PAI-Lingjun AI Computing Service (Lingjun) provides high-performance computing power that is required in compute-intensive scenarios such as AI and high-performance computing. It implements high-performance and large-scale pooled computing power to meet the heterogeneous computing power requirements of industries such as autonomous driving, scientific research, finance, and biopharmaceutical R&D. This topic describes the features of Lingjun.
High-speed RDMA network architecture
Alibaba Group has invested in special research on Remote Direct Memory Access (RDMA) since 2016 to transform RDMA and improve data transmission performance. Alibaba Group has built a high-speed network in large-scale data centers, which reduces latency by 90% and supports Alibaba Cloud services and internal services of Alibaba Group, such as high-performance storage and AI computing.
Backed by the large-scale deployment practices of the RDMA network, Alibaba Cloud independently developed the high-performance RDMA protocol and High Performance Computing and Communications (HPCC) algorithm for congestion control based on the collaboration of clients and networks. Alibaba Cloud also implements hardware offloading over protocols based on intelligent network interface controllers (NICs), reduces end-to-end network latency, improves network I/O throughput, and effectively reduces and prevents performance losses of upper-layer applications that are caused by traditional network exceptions, such as network faults and black holes.
High-performance ACCL
Lingjun supports the high-performance Alibaba Collective Communication Library (ACCL). ACCL can be used together with hardware such as vSwitches to provide congestion-free and high-performance communication capabilities for AI clusters containing tens of thousands of GPUs.

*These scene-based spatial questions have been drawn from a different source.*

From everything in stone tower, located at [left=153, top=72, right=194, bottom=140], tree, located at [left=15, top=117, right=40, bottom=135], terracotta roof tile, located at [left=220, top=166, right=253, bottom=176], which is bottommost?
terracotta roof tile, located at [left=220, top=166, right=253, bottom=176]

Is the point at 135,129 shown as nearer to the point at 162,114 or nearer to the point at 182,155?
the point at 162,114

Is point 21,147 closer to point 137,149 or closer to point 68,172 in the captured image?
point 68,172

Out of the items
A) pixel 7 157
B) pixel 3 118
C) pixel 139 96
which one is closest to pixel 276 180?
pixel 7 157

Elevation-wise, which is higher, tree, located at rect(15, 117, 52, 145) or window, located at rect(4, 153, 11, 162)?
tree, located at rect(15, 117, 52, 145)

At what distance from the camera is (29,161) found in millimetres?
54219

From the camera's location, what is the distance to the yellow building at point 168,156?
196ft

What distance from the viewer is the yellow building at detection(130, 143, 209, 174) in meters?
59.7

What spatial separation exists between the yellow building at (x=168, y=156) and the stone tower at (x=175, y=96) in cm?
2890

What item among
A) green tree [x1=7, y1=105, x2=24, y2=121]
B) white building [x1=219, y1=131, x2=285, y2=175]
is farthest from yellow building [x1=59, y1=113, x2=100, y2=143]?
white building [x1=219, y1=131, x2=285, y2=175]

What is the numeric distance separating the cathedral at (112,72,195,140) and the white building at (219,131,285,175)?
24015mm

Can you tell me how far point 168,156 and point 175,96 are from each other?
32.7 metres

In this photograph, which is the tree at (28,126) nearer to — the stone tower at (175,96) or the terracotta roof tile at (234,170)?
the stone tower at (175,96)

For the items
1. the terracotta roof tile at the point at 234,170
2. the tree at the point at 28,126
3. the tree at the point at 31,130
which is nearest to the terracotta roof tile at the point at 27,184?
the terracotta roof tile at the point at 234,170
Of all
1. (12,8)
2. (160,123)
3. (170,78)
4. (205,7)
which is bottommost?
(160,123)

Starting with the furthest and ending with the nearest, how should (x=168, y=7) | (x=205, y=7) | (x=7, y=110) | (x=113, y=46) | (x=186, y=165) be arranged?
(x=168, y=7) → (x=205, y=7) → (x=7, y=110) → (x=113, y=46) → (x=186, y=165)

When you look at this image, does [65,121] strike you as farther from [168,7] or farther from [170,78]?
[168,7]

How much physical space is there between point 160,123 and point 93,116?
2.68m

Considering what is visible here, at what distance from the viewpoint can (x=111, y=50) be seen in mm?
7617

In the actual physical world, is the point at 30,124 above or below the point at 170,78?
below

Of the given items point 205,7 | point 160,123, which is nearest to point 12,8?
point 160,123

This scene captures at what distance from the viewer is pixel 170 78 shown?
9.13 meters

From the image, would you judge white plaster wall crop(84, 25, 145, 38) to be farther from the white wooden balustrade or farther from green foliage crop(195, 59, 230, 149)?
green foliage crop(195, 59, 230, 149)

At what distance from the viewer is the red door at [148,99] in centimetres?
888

In AI clusters, latency is mainly caused by communications between clusters. To prevent network congestion, you can build a high-speed RDMA network and perform appropriate communication scheduling. Alibaba Cloud uses ACCL to implement intelligent matching of GPUs and NICs, automatic identification of physical topologies inside and outside nodes, and topology-aware scheduling algorithms. This eliminates network congestion, facilitates network communications, and improves the elasticity of distributed training systems. For an AI cluster that contains tens of thousands of GPUs, the linear read capacity of the cluster can reach more than 80%. For an AI cluster that contains hundreds of GPUs, the computing performance of the cluster can reach more than 95%, which can meet the requirements of more than 80% of business scenarios.

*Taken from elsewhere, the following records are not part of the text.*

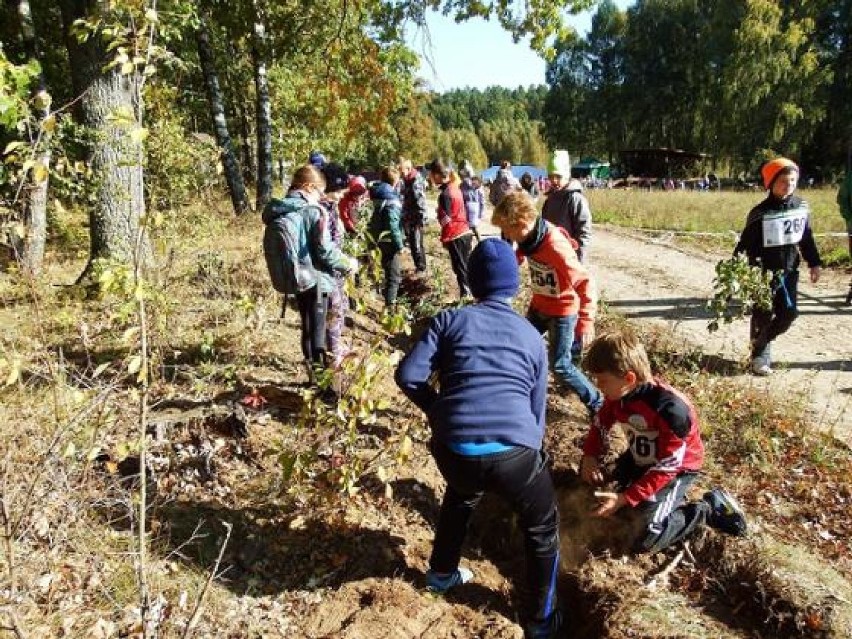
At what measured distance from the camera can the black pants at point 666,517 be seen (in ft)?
10.8

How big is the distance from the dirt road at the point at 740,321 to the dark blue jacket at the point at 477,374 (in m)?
3.08

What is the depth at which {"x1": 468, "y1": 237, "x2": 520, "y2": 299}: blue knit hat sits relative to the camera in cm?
279

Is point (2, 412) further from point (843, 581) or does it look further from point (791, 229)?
point (791, 229)

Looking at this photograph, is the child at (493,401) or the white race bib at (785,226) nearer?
the child at (493,401)

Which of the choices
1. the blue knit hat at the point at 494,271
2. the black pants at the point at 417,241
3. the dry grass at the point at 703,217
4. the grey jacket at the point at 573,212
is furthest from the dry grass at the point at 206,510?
the dry grass at the point at 703,217

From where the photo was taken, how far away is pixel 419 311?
24.5ft

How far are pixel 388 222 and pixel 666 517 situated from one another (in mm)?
5083

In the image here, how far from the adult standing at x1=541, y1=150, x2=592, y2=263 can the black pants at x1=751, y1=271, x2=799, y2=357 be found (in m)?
1.70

High-performance KSpeed for data preloading acceleration
Based on the high-performance RDMA network and high-performance ACCL, Lingjun develops the high-performance KSpeed for data preloading acceleration to optimize intelligent data I/O.

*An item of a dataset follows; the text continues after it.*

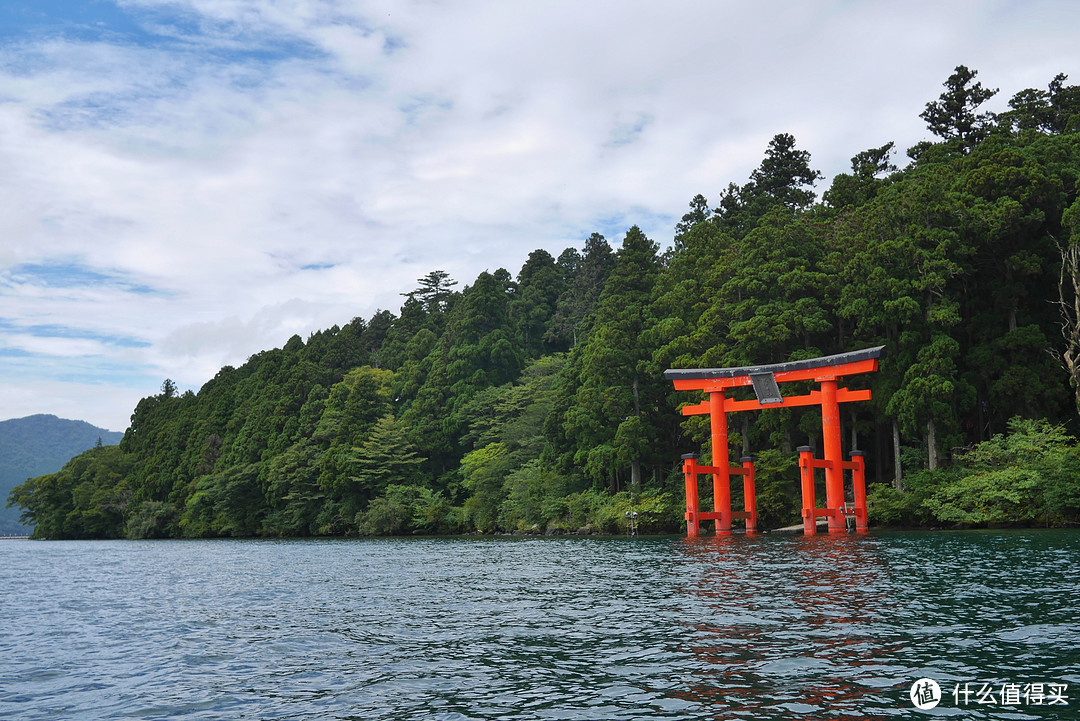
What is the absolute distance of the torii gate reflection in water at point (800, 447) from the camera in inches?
1265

Compute-storage separation architectures are widely used in AI, high-performance computing, and big data business scenarios. However, the loading of a large amount of training data causes efficiency bottlenecks. Alibaba Cloud uses KSpeed to improve data I/O performance.
For example, in specific scenarios, the amount of time that is consumed for data loading can occupy more than 60% of the total amount of training time. KSpeed can proactively preload data into the memory. This way, the amount of time that is consumed for data loading is reduced to less than 10% of the total amount of training time, which is equivalent to doubling the computing performance per unit time.
eGPU for GPU-accelerated containers
To resolve issues that may occur in your business scenarios, such as oversized AI tasks, high costs of GPU hardware resources, and low GPU utilization, Lingjun supports eGPU, which is a GPU virtualization technology that can effectively improve the GPU utilization of AI clusters. eGPU has the following benefits:
Supports GPU isolation based on video memory and computing power.
Supports multiple specifications.
Supports dynamic creation and destruction.
Supports hot upgrade.
Supports user-mode technologies to ensure higher reliability.